SOMEONE RETURNS TO THE ISLAND FOR SUZIE

NOVEMBER 15, 2009

Its been an unquiet week on the Island, our hometown set here on the edge of the San Francisco Bay. With the temps dropping at night and a brief rain shower things are looking more like they ought to. The hydrangea finally has decided its time to curl up to sleep and the evening air is tangy with woodsmoke from all the chimneys that have returned to service.

Over at the Old Same Place Bar, things were just about to return to normal after Suzie's fateful trip to Italy where she abruptly discovered her newfound amour, Jorge, was wanted by Interpol. Padraic had had to fly to Rome to fetch her from the manacles of the carabinieri, and it was only after first Suzie had taught all of her cellmates to sing the chorus to "Alice's Restaurant", and second, Padraic had gotten into an altercation with the Swiss Guard on trying to get the Pope to intercede that the two were both unceremoniously escorted to the airport and there deported to the USA in a blaze of paparazzi flashbulbs after the Pontiff had declared both of them to be silly nuisances providing far too much fodder to the daily tabloids.

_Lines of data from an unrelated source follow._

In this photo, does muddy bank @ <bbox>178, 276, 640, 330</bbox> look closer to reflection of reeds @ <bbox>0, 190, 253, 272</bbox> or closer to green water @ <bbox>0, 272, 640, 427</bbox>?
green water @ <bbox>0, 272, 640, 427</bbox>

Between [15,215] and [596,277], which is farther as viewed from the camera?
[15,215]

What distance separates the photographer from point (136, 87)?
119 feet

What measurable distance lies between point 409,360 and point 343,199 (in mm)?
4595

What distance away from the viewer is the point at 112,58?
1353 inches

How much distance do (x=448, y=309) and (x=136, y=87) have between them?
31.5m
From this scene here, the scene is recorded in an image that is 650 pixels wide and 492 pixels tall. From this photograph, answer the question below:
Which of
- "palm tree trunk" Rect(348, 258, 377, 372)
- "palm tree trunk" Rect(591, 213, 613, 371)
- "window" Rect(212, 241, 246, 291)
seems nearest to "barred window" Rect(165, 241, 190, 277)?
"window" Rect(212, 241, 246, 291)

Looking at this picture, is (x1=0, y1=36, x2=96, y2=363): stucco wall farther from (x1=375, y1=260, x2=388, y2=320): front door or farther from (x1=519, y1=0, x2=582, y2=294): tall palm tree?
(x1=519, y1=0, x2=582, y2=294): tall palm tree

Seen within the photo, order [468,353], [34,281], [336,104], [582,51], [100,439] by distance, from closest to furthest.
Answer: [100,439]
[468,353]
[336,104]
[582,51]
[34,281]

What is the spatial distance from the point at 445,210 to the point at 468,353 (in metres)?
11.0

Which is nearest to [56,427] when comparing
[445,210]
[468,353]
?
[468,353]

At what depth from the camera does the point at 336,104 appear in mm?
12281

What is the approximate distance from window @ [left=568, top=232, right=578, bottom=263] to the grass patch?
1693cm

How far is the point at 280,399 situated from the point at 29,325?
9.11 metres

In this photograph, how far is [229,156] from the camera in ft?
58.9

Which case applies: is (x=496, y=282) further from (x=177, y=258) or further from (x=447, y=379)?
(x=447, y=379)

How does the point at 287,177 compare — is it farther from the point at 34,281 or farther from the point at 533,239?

Indeed, the local excuse for the National Enquirer in Italy showed both of them in unflattering photos placed on the same page as "Batboy found Living in Malta Cave!" and "Princess Di is Alive and Well Living on Planet Venus." Padraic was much put out by the newpaper accounts describing him as Suzie's father.

"I am not your father!" shouted Padraic. "I am not nearly that old!"

Suzie wisely kept silent the whole way for fear that they would never make it past the Straits of Gibralter for all of his carrying on.

So there they were in the Old Same Place Bar when Dawn looked up to see who had just come in the door, her knowing the regulars and what they liked so well that the client would have his drink set before him even before settling in at the barstool.

Dawn appeared to recognize whoever it was, while Padraic was in the back and Suzie down below re-attaching the Fat Tire beer keg.

As usual, Dawn's reaction was modest and subdued -- for Dawn.

"Jaysus. Mariah and Joseph!" She screamed. "OH MY GOD OH MY GOD OH MY GOD OH MY GOD OH MY GOD . . ."!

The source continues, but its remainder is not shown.